▶ Textauszug

Unterwegs nach Ithaka

Daun · Ästhetisch reizvolle Werke von Jobst Tilmann sind in der erweiterten Dauner Galerie Augarde zu sehen.

 Die zentrale Arbeit der Dauner Schau von Jobst Tilmann ist das großformatige Werk „Conte 1“. Foto: Copyright Jobst Tilmann

Die zentrale Arbeit der Dauner Schau von Jobst Tilmann ist das großformatige Werk „Conte 1“. Foto: Copyright Jobst Tilmann

Foto: (g_kultur

Daun "Ithaka gab dir die schöne Reise. Du wärest ohne es nicht auf die Fahrt gegangen." Jobst Tilmanns Kunst hat etwas von der ionischen Insel, die der griechische Dichter Konstantinos Kavafis in seinem gleichnamigen Gedicht zum Ziel hat. Tatsächlich nennt der bei Hildesheim und in Westfalen lebende Maler auch die Bilder seiner seit 2006 entstandenen Werkserien "Ulysse" (Odysseus), nach dem wohl bekanntesten See-und Irrfahrer der Weltliteratur.
Ohne allzu sehr zu spekulieren, darf man annehmen, dass sich auch Tilmann im Kosmos seiner Ideen- und Gefühlswelt, ihren Formen und Farben bisweilen so fühlt, wie der antike Abenteurer und Richtungssucher auf dem Heimweg nach Ithaka.

▶ Aufgaben
a – Prüfe für jede Aussage, ob sie zum Text über Jobst Tilmann passt: (i) Tilmann lebt bei Hildesheim und in Westfalen. (ii) Die Werkserien „Ulysse“ entstehen seit 2010. (iii) Die zentrale Arbeit der Schau in Daun ist „Conte 1“. Antworte jeweils mit Ja oder Nein und zitiere die Textstelle, die den Ausschlag gibt, wortgetreu.
b – Schreib aus dem Text über Jobst Tilmann die Stelle von „Daun · Ästhetisch“ bis einschließlich „Irrfahrer der Weltliteratur.“ Wort für Wort ab.
Die Zeilen braucht man hier nicht.

▶ Datenliste
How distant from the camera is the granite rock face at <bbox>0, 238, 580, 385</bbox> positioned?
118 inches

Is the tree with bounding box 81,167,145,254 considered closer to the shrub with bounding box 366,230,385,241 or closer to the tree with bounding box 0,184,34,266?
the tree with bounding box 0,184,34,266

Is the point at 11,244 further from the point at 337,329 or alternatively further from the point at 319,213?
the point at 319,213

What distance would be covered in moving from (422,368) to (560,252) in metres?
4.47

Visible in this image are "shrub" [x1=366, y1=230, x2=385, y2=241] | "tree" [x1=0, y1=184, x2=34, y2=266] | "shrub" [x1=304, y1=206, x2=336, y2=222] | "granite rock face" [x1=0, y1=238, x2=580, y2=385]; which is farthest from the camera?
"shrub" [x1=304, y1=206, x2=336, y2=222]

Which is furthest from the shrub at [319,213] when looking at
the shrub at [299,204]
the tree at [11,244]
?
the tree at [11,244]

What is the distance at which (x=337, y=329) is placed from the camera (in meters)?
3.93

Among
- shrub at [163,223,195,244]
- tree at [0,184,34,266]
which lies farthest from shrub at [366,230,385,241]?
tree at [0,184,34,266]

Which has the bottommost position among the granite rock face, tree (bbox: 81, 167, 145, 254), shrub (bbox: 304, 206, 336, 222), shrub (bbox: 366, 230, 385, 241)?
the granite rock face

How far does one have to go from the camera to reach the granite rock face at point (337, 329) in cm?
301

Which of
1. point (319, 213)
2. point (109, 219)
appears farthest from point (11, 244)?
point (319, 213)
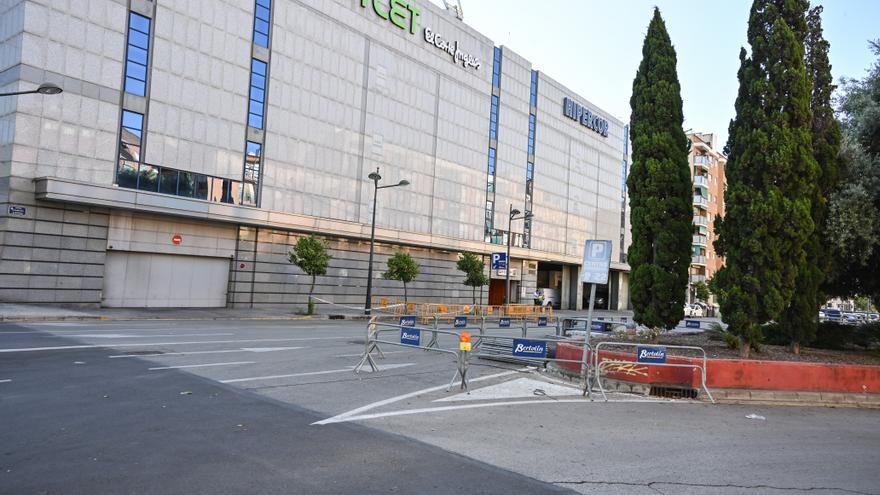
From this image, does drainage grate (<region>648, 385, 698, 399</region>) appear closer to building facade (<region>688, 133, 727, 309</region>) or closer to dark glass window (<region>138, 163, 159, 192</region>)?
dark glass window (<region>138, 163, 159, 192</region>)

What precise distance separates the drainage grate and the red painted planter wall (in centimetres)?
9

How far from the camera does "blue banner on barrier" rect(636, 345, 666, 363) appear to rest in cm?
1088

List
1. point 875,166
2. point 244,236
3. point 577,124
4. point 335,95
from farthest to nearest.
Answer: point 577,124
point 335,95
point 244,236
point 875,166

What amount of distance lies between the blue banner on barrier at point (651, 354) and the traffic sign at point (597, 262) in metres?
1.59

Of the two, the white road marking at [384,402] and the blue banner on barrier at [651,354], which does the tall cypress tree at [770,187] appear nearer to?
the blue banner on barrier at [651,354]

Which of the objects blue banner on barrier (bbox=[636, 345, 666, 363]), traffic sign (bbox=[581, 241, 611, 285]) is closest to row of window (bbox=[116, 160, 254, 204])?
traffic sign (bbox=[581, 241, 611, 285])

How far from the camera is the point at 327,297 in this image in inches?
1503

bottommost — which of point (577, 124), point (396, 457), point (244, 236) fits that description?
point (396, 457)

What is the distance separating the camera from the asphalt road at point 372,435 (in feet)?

* * *

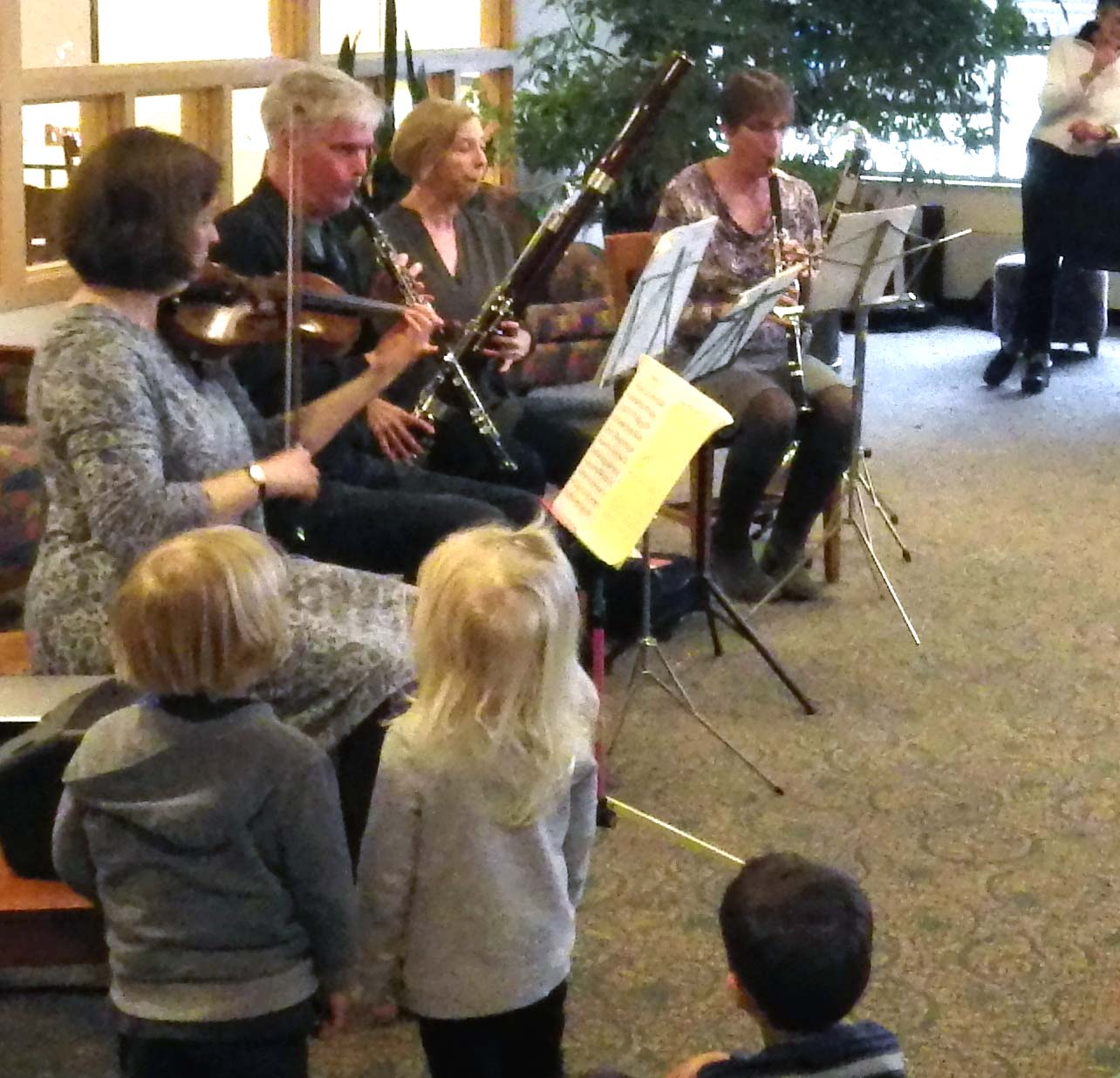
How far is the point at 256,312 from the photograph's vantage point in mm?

▶ Lösungen
a –
(i) Ja: »der bei Hildesheim und in Westfalen lebende Maler«
(ii) Nein: »seiner seit 2006 entstandenen Werkserien«
(iii) Ja: »Die zentrale Arbeit der Dauner Schau von Jobst Tilmann ist das großformatige Werk „Conte 1“.«

b –
Daun · Ästhetisch reizvolle Werke von Jobst Tilmann sind in der erweiterten Dauner Galerie Augarde zu sehen.

 Die zentrale Arbeit der Dauner Schau von Jobst Tilmann ist das großformatige Werk „Conte 1“. Foto: Copyright Jobst Tilmann

Die zentrale Arbeit der Dauner Schau von Jobst Tilmann ist das großformatige Werk „Conte 1“. Foto: Copyright Jobst Tilmann

Foto: (g_kultur

Daun "Ithaka gab dir die schöne Reise. Du wärest ohne es nicht auf die Fahrt gegangen." Jobst Tilmanns Kunst hat etwas von der ionischen Insel, die der griechische Dichter Konstantinos Kavafis in seinem gleichnamigen Gedicht zum Ziel hat. Tatsächlich nennt der bei Hildesheim und in Westfalen lebende Maler auch die Bilder seiner seit 2006 entstandenen Werkserien "Ulysse" (Odysseus), nach dem wohl bekanntesten See-und Irrfahrer der Weltliteratur.